Install from PyPI (Recommended)

The SDK is now available on PyPI and can be installed with pip:

# Core SDK only
pip install arthur-observability-sdk

# With specific framework support
pip install arthur-observability-sdk[openai]
pip install arthur-observability-sdk[langchain]
pip install arthur-observability-sdk[anthropic]
pip install arthur-observability-sdk[llama-index]

# With multiple frameworks
pip install arthur-observability-sdk[openai,langchain]

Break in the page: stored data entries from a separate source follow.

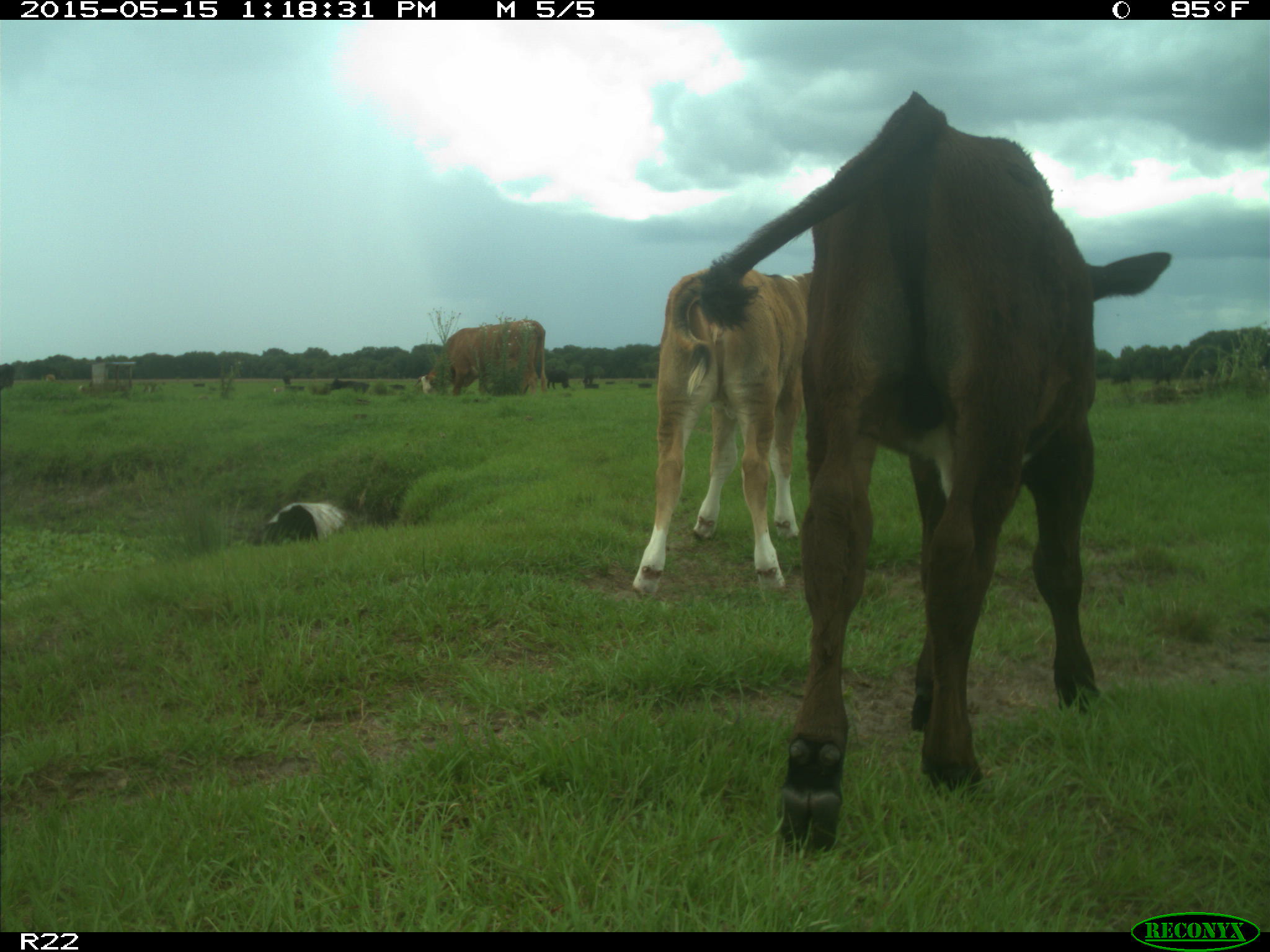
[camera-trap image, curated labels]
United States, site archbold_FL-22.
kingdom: Animalia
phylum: Chordata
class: Mammalia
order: Artiodactyla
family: Bovidae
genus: Bos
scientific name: Bos taurus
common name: domestic cow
Bos taurus (domestic cow).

# With all supported frameworks
pip install arthur-observability-sdk[all]

Install from Source (Development)

For development or to use the latest features:

# Clone the monorepo
git clone https://github.com/arthur-ai/arthur-engine.git
cd arthur-engine/arthur-observability-sdk

# Install in editable mode
pip install -e .

# Or with framework support
pip install -e ".[all]"

Supported Frameworks

  • OpenAI ([openai])
  • LangChain ([langchain])
  • Anthropic ([anthropic])
  • LlamaIndex ([llama-index])
  • AWS Bedrock ([bedrock])
  • Google VertexAI ([vertexai])
  • MistralAI ([mistralai])
  • Groq ([groq])

Getting Started

Step 1: Get Your API Token

To use the Arthur Observability SDK, you'll need an API token from the Arthur GenAI Engine.

→ GenAI Engine Installation Guide

Once the GenAI Engine is running (default: http://localhost:3030), you can:

  1. Navigate to http://localhost:3030/docs for API documentation
  2. Generate an API key from the GenAI Engine UI or API
  3. Use the key with this SDK

Step 2: Initialize ArthurClient

The ArthurClient is your main entry point for both API access and automatic telemetry.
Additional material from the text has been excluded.